In these three verses, Wesley is focusing on that mystery we confronted in the words of “Once in Royal David’s City,” and which we heard in the words from Paul’s letter to the Philippians. It is the mystery of the incarnation, the mystery of God becoming, literally “enfleshed” as a human being. Think of that line in the second verse: “veiled in flesh, the Godhead see, hail the incarnate deity.” What we sing of, at Christmas, is the strange and wondrous idea that God, the deity, the creator and ruler of all the universe, was incarnate in this baby Jesus, and came into the world in the same vulnerable, awkward, and difficult existence that we all share. For some reason, God was, again in Wesley’s rich words “pleased as man with men to dwell, Jesus our Immanuel.” God, as a human, dwells with the human family. If we were not so used to that concept, it would shock us. We might even find it heretical, as, indeed, many people did at the time.
And maybe it still does offend us. Maybe this isn’t what we really want from God, when we step back to think about it. Wouldn’t we rather have a God who sticks with the power and majesty? We want God from on high to fix things that cause us pain and grief. We want a God of power to vanquish disease and wars, to give us clear direction, and restrain those who would do us harm. We want a God of might to provide food for the hungry, clean water to dry places, and shelter for the weary. Why are we so pleased with Christmas and the baby Jesus? Why don’t we take that Nike slogan and throw it back to God “Just do it!” “Just wave your hands or speak a word and make things right!” What was this business of becoming one of us? We’ve got plenty of us – what we need is God the powerful and mighty to shake things up!
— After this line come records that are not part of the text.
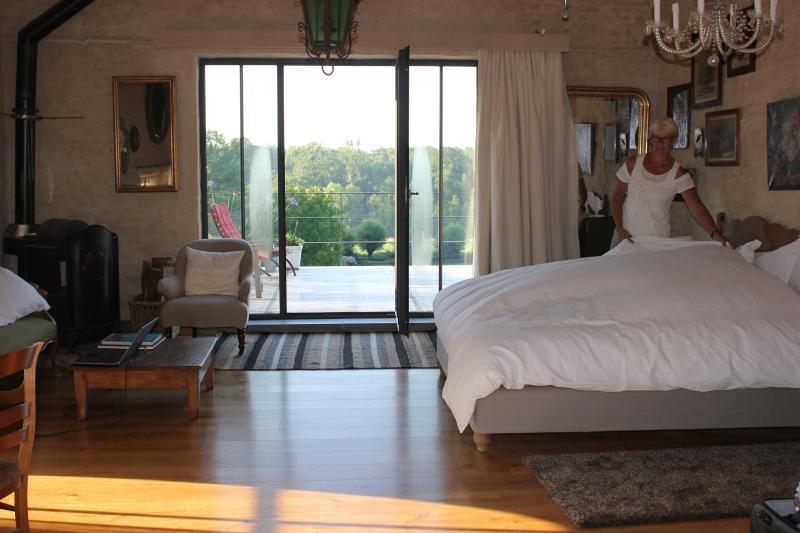Gîte de charme tout confort duplex avec terrasse situé au cœur d'un village campagnard pittoresque.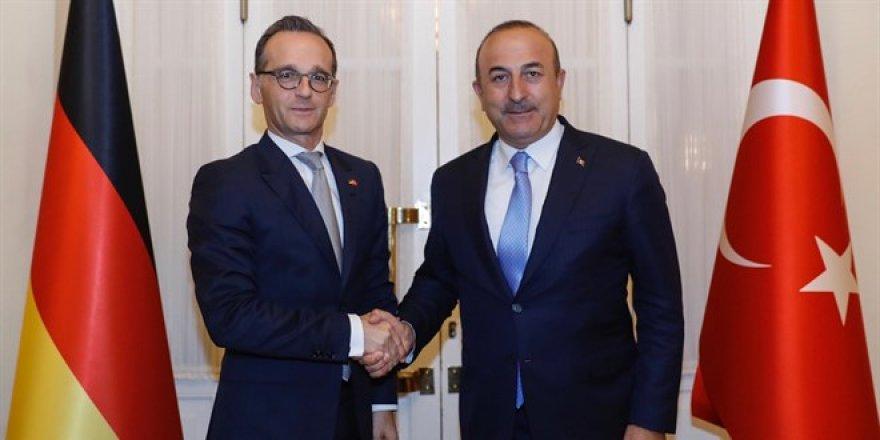 Çavuşoğlu:Turistin görebileceği herkesi Mayıs sonuna kadar aşılayacağız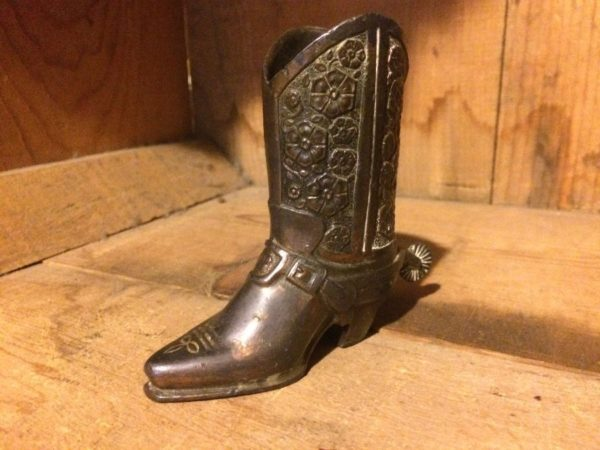 ASHTRAY/PAPERWEIGHT BRASS COWBOY BOOT W/ SPURS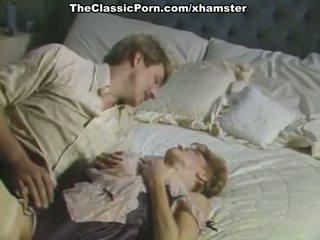 Veľký vták inda chlpaté pička v porno retro film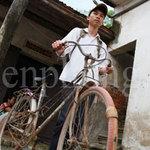 Tin tức trong ngày - Chiếc xe đạp tàn tạ của thủ khoa ĐH Dược
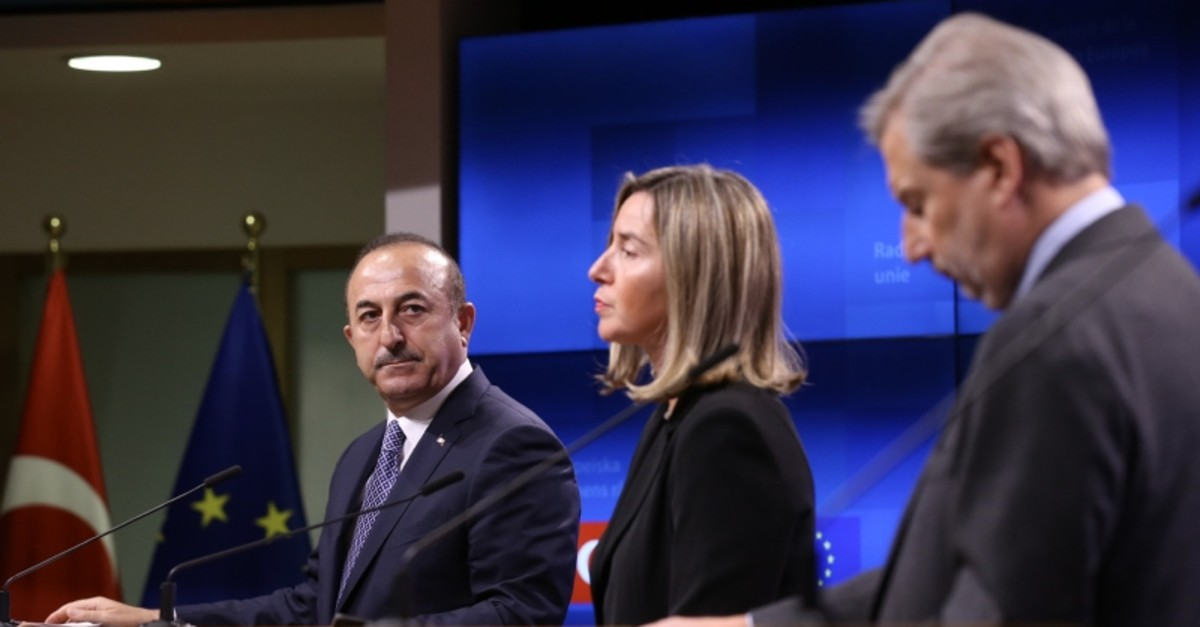 Turkish FM Mevlu00fct u00c7avuu015fou011flu (L), EU Foreign Policy Chief Federica Mogherini (C) and Johannes Hahn, the EU's Commissioner for European Neighborhood Policy and Enlargement Negotiations, hold a press conference in Brussels, March 15, 2019. (AA Photo)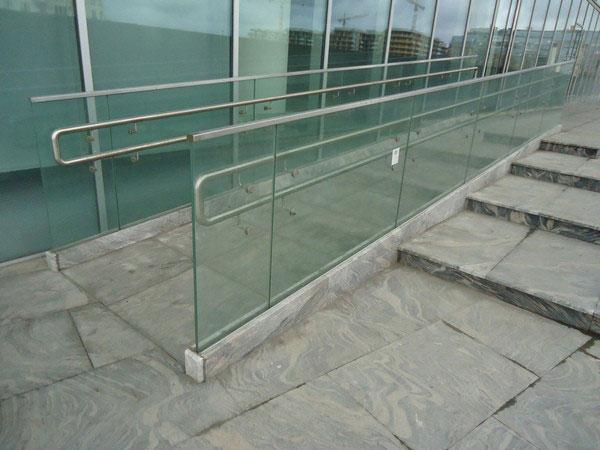 ограждение из стекла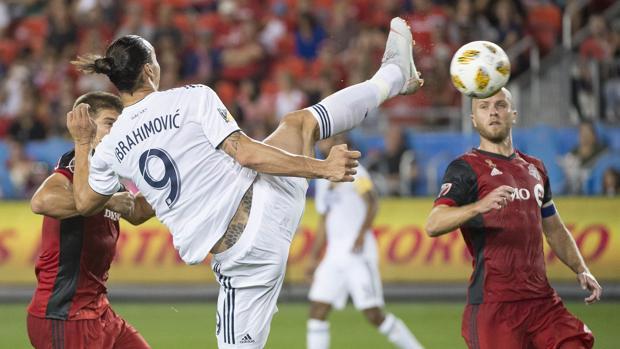Ibrahimovic remata para marcar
So, you can see why some people found Jesus to be blasphemous. The thing is, we may think that we want God to come in power and remake everything – many of our prayers sound a lot like that – but what we really need is for God to love us right through the midst of the most painful, darkest parts of our lives. We need God to love us when bad things happen to us and when we are the ones who have done bad things to others. And the best way for God to love us was to show us that we are worth more than all the power and glory of heaven, to show us that when all is said and done, and when death itself has passed, then all will be made well. When we sing “Hark, the Herald Angels Sing,” notice that reference to Easter in the third verse: all will be well. God showed us by putting aside the status of divinity and becoming one of us. “Mild he lays his glory by, born that man no more may die.” What a wondrous mystery, that God would do that for us.
In her book about raising her infant son, Anne Lamott tells the story of a friend of hers who was traveling with her own two-year-old son. They had rented a condominium on a lake, and one morning the mother put her son down for a nap in his playpen, pulled down all the shades to make the room dark, and went into the next room to do some work. A little later, she heard her son knocking on the door from his room, so she could tell that he had awakened and climbed out of the playpen to the door. When she got to the door, she found that it had locked. He had somehow pushed the button on the knob and then leaned on the door to make it close and latch. She called to him to jiggle the doorknob, but it was dark in the room and it was quickly dawning on the child that his mom wasn’t able to open the door and get to him. Panic set in, and he began to cry. The mother ran around, trying everything, left messages for the building manager and rental agency, poked and jimmied at the door, all the while calling out “I’m here, I’m here.” Finally, the only thing she could think of was to lie down on the floor and stick her fingers through that inch of space underneath the door. Lamott writes that “She kept telling him over and over to bend down and find her fingers. And somehow he did. So they stayed like that for a really long time – connected, on the floor, him holding her fingers in the dark” (Operating Instructions, 220) This was the only way she could reassure him during their wait.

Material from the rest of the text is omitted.